▶ **ОТРЫВОК ДОКУМЕНТА**:

'''

* * *
Лейтмотивом многих "слов" и "речей" первой трети XVIII века являлось рассуждение о власти и чести, применительно к сильным мира сего. Сама государственная власть необходима, по Феофану Прокоповичу, чтобы не нарушался естественный закон, чтобы держать в узде злые страсти людей, охранять человеческое сожительство.
6 апреля 1718 г., в Вербное воскресенье, в Троицком соборе было произнесено Феофаном Прокоповичем "Слово о власти и чести царской", а в августе напечатано отдельной брошюрой. Данное "слово" явилось апологетом манифеста Петра I от 3 февраля сего же года, по которому царевич Алексей лишался права наследовать престол, а вместо него назначался царевич Пётр Петрович (467). Как известно, отношения Петра с сыном Алексеем были чрезвычайно сложными и в конце концов закончились трагедией. "Горечь вызывало не только тяготение Алексея к монахам и кликушам, но главным образом безразличие к тому, чем жила страна". В это время шёл следственный процесс по делу царевича. Если духовные власти, сделав выписки из Священного писания, положились на волю Божью, то светские чины сочли, что "царевич достоин смерти и как сын, и как подданный".
Власть, честь, правда явились ключевыми словами в идейном обосновании просвещённого абсолютизма, на защиту которого встал Феофан Прокопович, создав художественно-публицистические, исторические и общественно-политические произведения на эту тему: "Слово о власти и чести царской" (1718), "Правда воли монаршей" (1722), "Духовный регламент" (1721), "Розыск исторический" (1721). Прокопович хорошо знал сочинения западноевропейских мыслителей по проблемам государства и права, внимательно изучил сочинения и о древнерусской государственности, он знал труды Максима Грека, Ивана Пересветова, Юрия Крижанича, Фёдора Грибоедова и др. Одновременно с Прокоповичем или чуть позже на эти же темы рассуждают Николай Спафарий, Гавриил Бужинский, Василий Татищев. В системе своих доказательств Феофан опирается не только на Библию, но и на естественный закон, естественное право, общественный договор. Доказательства основаны на постулате естественного разума, который Феофан понимает рационалистически. Естественный человек, по Феофану Прокоповичу, по своей природе склонен к добру, хотя, обладая свободой воли, может творить и добро, и зло. В "Слове о власти и чести царской" он пишет: "Велит нам естество любити себе и другому не творити, что нам не любо", а "злоба рода растленнаго разоряти закон сей не сумнится, всегда и везде желателен был страж, и защитник, и сильный поборник закона, и то есть державная власть" (81–82). Мыслитель высоко ценил естественные, природные законы и очень часто в системе доказательств опирался именно на них: всё живое заботится о своём потомстве, поэтому из семейного права он выводит право гражданское и политическое, чему, собственно, и посвящена "Правда воли монаршей".

'''

▶ **ИЗВЛЕЧЁННЫЕ СВЕДЕНИЯ**:

'''

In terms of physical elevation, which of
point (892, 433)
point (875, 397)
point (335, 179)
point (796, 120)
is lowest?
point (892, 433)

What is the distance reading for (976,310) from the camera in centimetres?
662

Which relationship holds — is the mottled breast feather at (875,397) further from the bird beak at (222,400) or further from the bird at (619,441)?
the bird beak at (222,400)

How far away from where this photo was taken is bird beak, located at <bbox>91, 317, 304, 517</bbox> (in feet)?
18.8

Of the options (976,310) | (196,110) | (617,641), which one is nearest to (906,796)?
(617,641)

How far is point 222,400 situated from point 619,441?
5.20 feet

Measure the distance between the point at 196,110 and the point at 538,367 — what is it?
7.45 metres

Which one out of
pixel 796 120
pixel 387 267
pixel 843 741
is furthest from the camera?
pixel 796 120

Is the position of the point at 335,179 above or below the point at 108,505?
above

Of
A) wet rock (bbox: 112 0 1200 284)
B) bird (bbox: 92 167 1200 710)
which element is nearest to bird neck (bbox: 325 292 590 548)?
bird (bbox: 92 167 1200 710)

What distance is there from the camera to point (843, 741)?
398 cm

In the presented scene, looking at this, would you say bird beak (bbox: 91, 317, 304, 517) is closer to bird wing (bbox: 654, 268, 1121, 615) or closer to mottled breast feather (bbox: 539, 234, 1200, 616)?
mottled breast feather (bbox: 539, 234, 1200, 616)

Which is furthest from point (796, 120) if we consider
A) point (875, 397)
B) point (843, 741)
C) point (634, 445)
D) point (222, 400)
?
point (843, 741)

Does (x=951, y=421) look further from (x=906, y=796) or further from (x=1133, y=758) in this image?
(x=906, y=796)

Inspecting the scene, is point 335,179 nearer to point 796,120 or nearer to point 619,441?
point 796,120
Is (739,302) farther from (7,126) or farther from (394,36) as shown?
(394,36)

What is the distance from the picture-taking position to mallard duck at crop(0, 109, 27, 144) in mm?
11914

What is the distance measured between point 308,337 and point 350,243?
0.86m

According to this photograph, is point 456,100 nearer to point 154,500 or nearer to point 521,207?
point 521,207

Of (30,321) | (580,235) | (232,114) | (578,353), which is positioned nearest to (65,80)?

'''

▶ **ЗАДАНИЕ**:
Ответьте по тексту о Феофане Прокоповиче на три вопроса:
1. Когда и где Прокопович произнёс "Слово о власти и чести царской"?
2. Кого манифест Петра I от 3 февраля 1718 г. назначил наследником вместо царевича Алексея?
3. Какое сочинение Прокоповича посвящено выводу гражданского и политического права из семейного?

▶ **ВЫПОЛНЕННОЕ ЗАДАНИЕ**:
1. 6 апреля 1718 г., в Вербное воскресенье, в Троицком соборе.
2. Царевича Петра Петровича.
3. "Правда воли монаршей".